Segment Open
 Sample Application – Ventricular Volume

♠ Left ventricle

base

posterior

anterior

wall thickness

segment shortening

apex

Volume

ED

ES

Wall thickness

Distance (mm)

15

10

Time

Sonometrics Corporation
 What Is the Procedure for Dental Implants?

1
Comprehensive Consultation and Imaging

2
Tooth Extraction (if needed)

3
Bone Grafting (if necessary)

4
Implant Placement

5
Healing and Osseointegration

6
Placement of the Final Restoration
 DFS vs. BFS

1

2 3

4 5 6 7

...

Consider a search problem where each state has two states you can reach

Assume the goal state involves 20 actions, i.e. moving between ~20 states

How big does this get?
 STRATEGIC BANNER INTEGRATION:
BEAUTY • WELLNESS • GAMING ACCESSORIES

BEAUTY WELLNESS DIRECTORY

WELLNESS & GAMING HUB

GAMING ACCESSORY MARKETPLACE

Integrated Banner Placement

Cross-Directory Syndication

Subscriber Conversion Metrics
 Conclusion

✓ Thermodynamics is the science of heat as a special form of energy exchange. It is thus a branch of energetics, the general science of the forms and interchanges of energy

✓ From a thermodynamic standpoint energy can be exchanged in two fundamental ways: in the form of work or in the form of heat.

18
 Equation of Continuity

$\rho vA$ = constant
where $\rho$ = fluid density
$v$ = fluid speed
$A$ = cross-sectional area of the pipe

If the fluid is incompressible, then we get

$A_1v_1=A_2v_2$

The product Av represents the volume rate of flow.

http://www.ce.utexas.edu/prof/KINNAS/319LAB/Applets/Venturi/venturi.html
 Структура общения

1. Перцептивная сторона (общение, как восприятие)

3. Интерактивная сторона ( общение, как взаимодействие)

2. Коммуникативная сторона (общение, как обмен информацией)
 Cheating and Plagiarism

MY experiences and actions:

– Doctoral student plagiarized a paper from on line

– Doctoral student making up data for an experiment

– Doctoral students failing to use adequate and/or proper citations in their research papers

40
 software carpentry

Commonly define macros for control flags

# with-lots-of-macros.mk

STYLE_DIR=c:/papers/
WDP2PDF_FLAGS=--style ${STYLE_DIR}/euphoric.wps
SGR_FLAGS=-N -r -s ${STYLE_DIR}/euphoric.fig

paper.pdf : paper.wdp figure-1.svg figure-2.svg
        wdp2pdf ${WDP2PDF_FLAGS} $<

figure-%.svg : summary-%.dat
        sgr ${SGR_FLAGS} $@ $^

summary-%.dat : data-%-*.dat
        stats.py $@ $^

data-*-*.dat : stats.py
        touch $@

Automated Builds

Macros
Segment Closed
*AIM OF THE TASK*.
Once you find the line with "Структура общения" above, print it and every line after it up to and including the line with "software carpentry", exactly as written and nothing else.

*WRITTEN SOLUTION*.
 Структура общения

1. Перцептивная сторона (общение, как восприятие)

3. Интерактивная сторона ( общение, как взаимодействие)

2. Коммуникативная сторона (общение, как обмен информацией)
 Cheating and Plagiarism

MY experiences and actions:

– Doctoral student plagiarized a paper from on line

– Doctoral student making up data for an experiment

– Doctoral students failing to use adequate and/or proper citations in their research papers

40
 software carpentry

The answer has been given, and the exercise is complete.